*** SOURCE DATA Section Begins ***

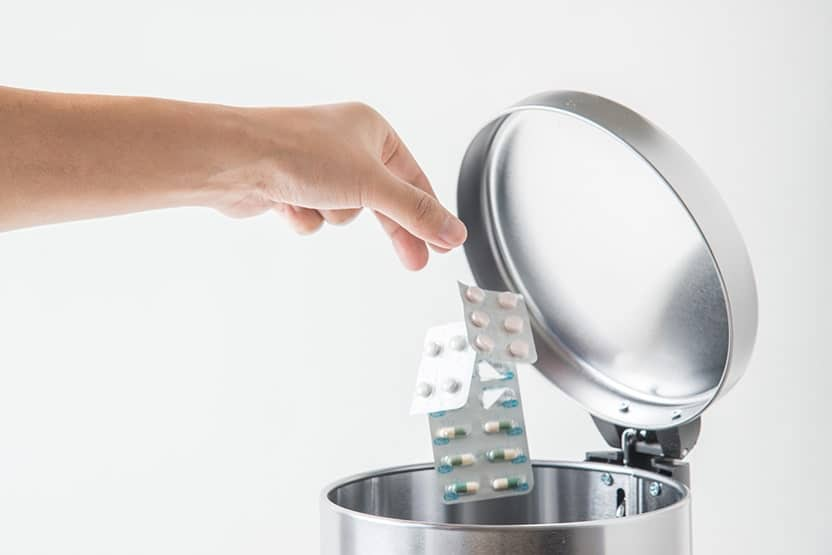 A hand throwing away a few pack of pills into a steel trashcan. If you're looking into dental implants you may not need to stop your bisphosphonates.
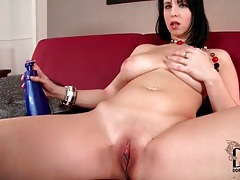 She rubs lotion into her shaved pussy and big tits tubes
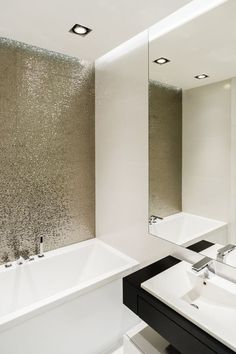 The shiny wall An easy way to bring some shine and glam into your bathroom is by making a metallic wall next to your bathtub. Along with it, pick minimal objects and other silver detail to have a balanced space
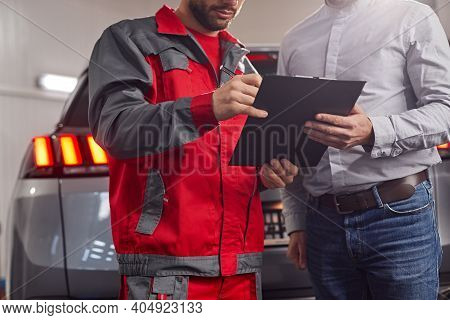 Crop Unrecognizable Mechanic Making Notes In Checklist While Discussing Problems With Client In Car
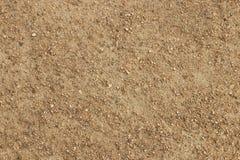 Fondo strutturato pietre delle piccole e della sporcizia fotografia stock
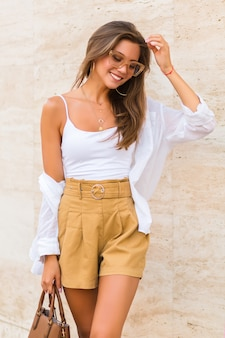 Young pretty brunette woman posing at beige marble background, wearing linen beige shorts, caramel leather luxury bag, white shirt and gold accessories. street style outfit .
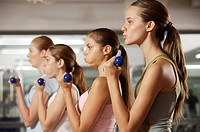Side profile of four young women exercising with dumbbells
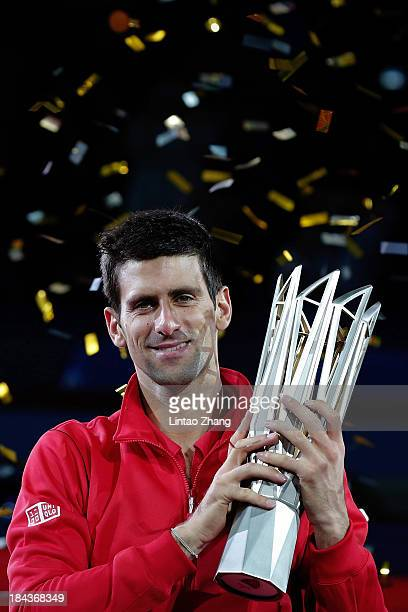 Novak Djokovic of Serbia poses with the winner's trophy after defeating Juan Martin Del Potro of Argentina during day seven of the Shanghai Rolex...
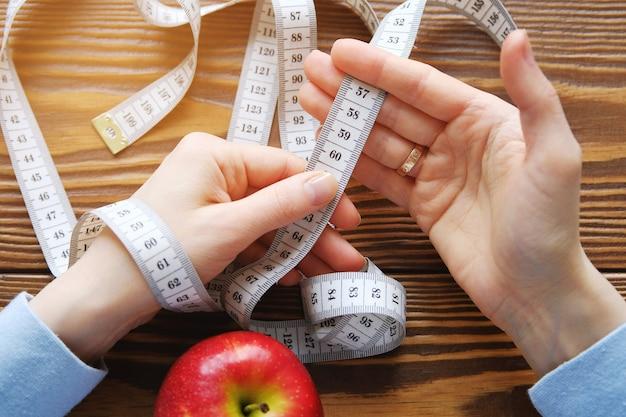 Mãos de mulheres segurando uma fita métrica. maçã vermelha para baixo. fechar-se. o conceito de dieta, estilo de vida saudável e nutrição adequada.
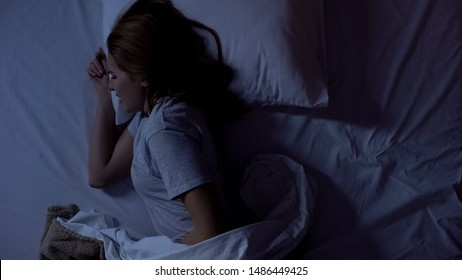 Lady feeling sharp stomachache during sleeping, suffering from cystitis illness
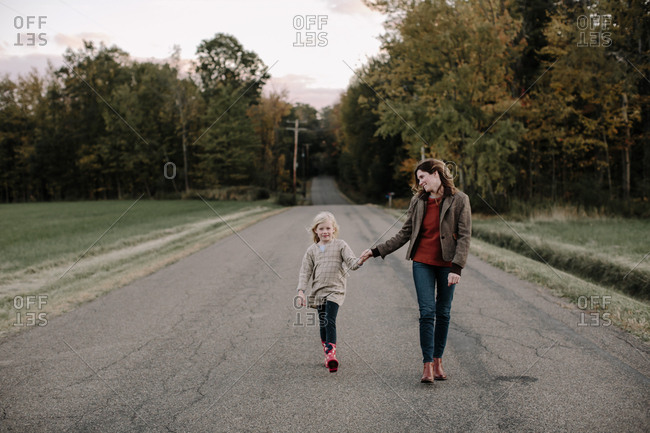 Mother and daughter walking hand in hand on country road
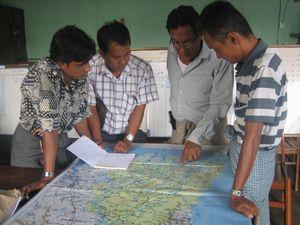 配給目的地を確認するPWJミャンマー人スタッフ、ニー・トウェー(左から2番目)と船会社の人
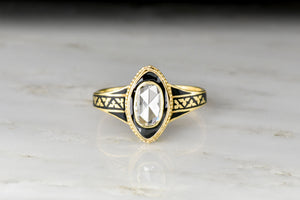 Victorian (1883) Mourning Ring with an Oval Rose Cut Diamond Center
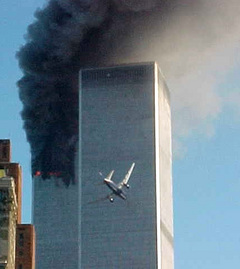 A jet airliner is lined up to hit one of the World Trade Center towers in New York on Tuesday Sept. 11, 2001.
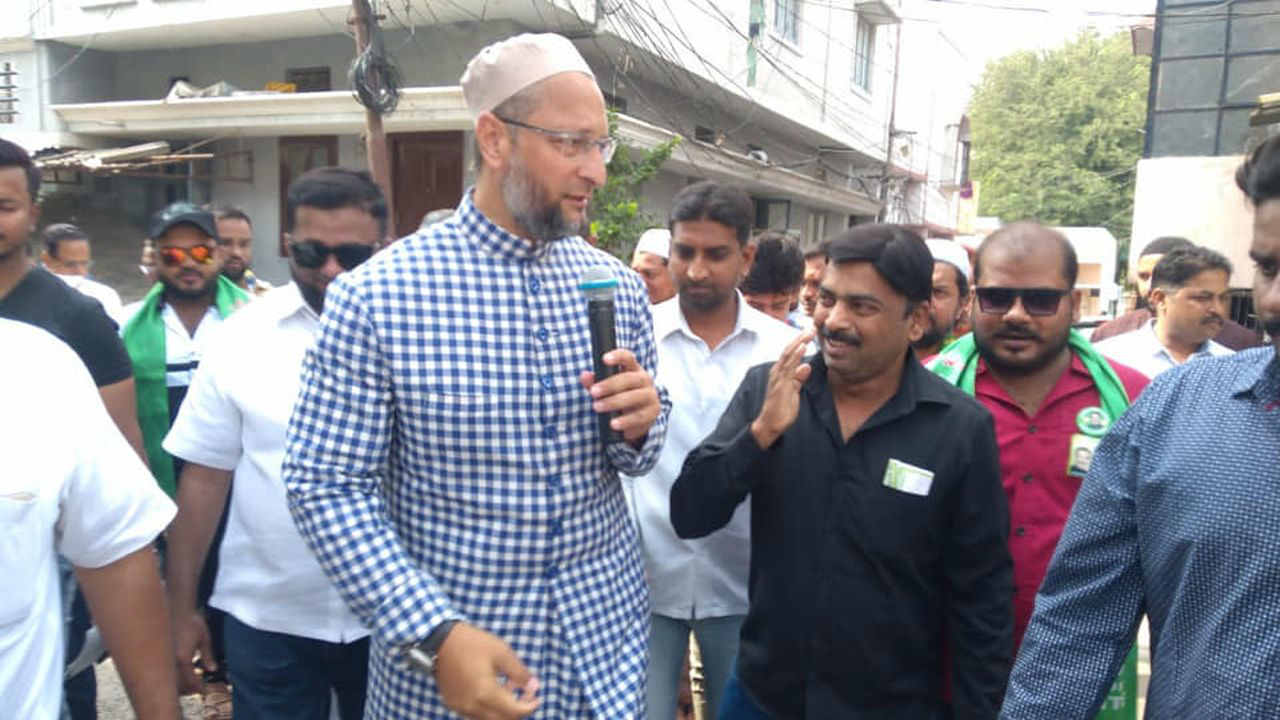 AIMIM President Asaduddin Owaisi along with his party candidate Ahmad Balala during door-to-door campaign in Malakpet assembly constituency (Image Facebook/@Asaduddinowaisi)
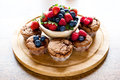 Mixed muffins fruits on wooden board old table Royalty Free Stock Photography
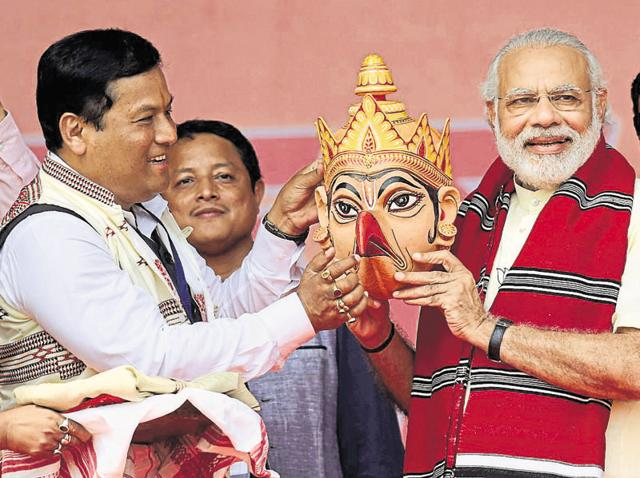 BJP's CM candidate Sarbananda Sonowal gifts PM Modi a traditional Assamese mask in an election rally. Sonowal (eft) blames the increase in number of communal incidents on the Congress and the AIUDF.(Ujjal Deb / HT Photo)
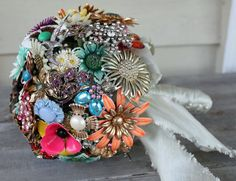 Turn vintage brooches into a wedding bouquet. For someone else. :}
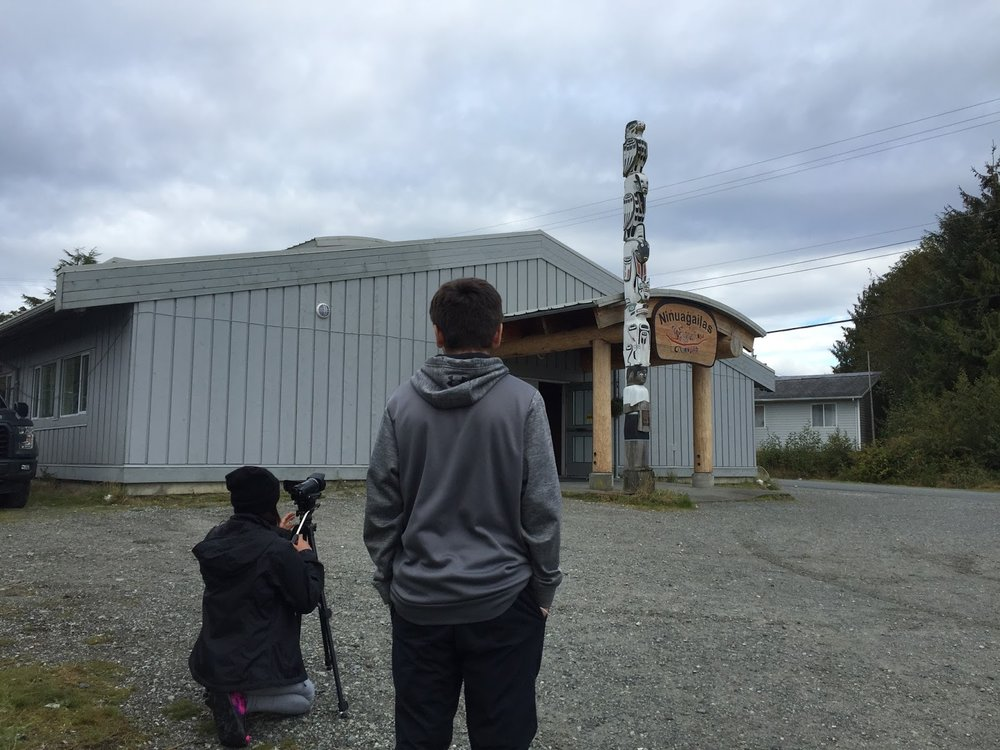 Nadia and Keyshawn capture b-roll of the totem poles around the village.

*** SOURCE DATA Section Ends ***

EXERCISE DETAILS —
With pictures removed, write out exactly each line of the entries from the first through the line that holds "Side profile of".

RESULT OF THE TASK —
 A hand throwing away a few pack of pills into a steel trashcan. If you're looking into dental implants you may not need to stop your bisphosphonates.
 She rubs lotion into her shaved pussy and big tits tubes
 The shiny wall An easy way to bring some shine and glam into your bathroom is by making a metallic wall next to your bathtub. Along with it, pick minimal objects and other silver detail to have a balanced space
 Crop Unrecognizable Mechanic Making Notes In Checklist While Discussing Problems With Client In Car
 Fondo strutturato pietre delle piccole e della sporcizia fotografia stock
 Young pretty brunette woman posing at beige marble background, wearing linen beige shorts, caramel leather luxury bag, white shirt and gold accessories. street style outfit .
Side profile of four young women exercising with dumbbells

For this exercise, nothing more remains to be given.